It's all rolled up into new Montana football coach Bob Stitt's style of offense that he unveiled on Saturday against a team that, oh, has won the last four FCS national championships.

Stitt's punch-you-in-the-mouth style of offense has its detractions, but as No. 13 Montana upset top-ranked North Dakota State, 38-35, with a late touchdown in the FCS Kickoff, Stitt basically announced he's the new sheriff in town - like it or not.

In a wildly entertaining start to the college football season, two of the most successful programs in FCS history played just the type of shootout that could become common in Missoula. Hazy conditions surrounded Washington-Grizzly Stadium from the forest fires in the vicinity, but it was clear that the Grizzlies will play fast in Stitt's four-receiver spread offense.

They ran 92 plays - just shy of Stitt's goal of about 100 per game - and totaled 544 yards against an NDSU defense battling an imperfect storm - a first-game assignment against an unknown offensive system and without seven graduated starters from last season's FCS championship team.

"We didn't win the national championship today; we won a ballgame," Stitt reminded afterward. "We're 1-0, and we're going to keep working. I asked the kids where we want to be in week 11, and this is a piece of that whole journey."

Stitt, 51, is known nationally among coaches for his innovative offensive concepts. Having spent the last 15 seasons at Division II Colorado School of Mines, where he was highly successful but far from the national spotlight, Stitt felt he "wanted to be some place where it really mattered. I wanted that pressure on us."

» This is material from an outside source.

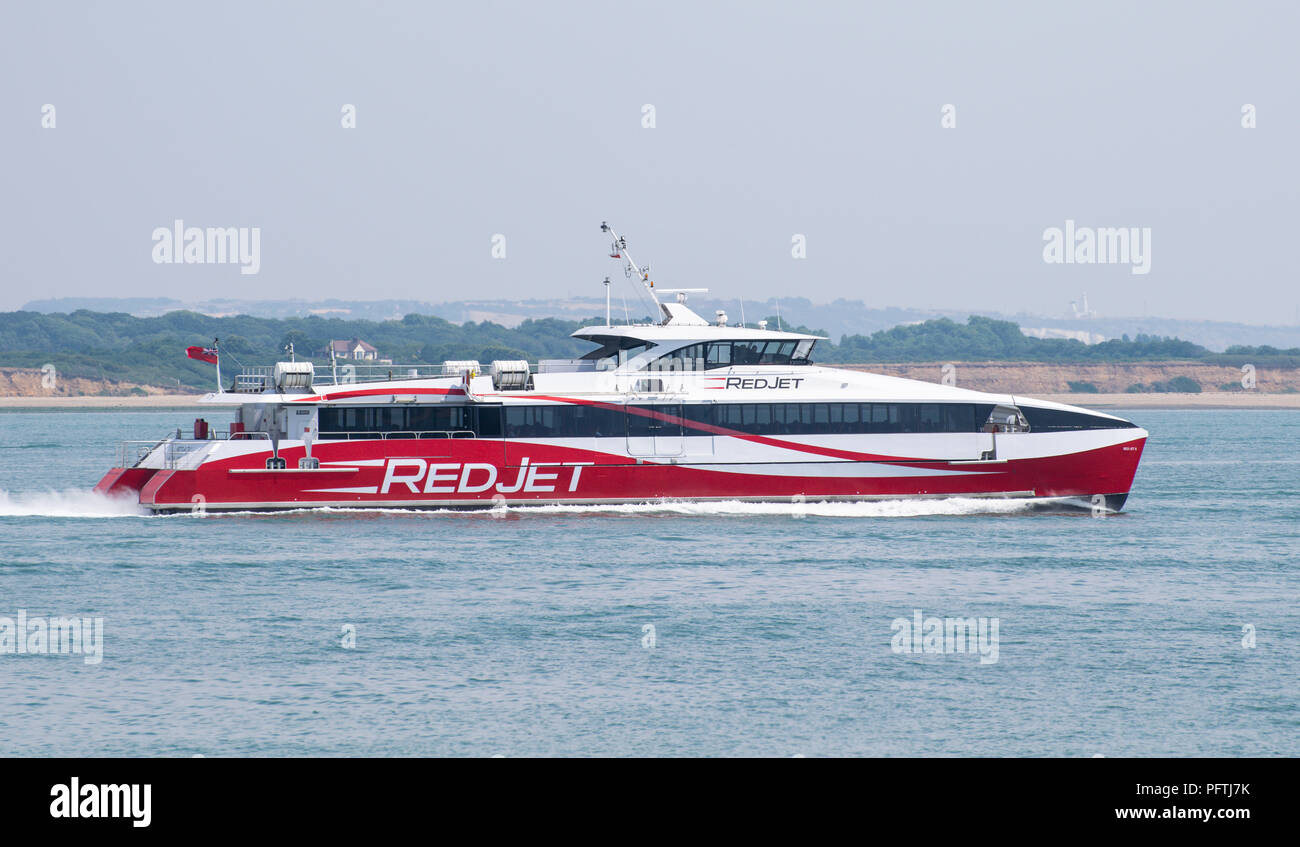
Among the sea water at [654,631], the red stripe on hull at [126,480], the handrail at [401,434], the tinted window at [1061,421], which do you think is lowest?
the sea water at [654,631]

Bull's-eye, welcome to Griz Nation.

In its national search for a new head Grizzly, the Montana administration wanted an offensive-minded coach, but also one who would continue to lift the program from a period of NCAA sanctions and negative attention for the way the university handled sexual assaults on campus, some involving football players.

Stitt, who replaced the retired Mick Delaney, has been making his players more accountable off the field (for example, starting linebacker Herbert Gamboa was suspended for the FCS Kickoff). The opening on-field results weren't too shabby, either.

If there was a negative, Stitt was too aggressive with his offense in the first half - although it was nothing new for him. Montana twice tried to convert a fourth down from its territory and was stopped by North Dakota State. The second time came just inside the final two minutes of the second quarter and allowed the Bison to take possession at the Grizzlies' 43-yard line and move on to score a go-ahead touchdown (at 28-21) before halftime.

But Stitt made adjustments from there and didn't play with such reckless abandon in the second half. His trigger-man, quarterback Brady Gustafson, had a good opening grasp of the offense and spread the ball around to different receivers, which is the way to keep a defense on its heels.

For openers, Montana football must like what it sees in its new coach.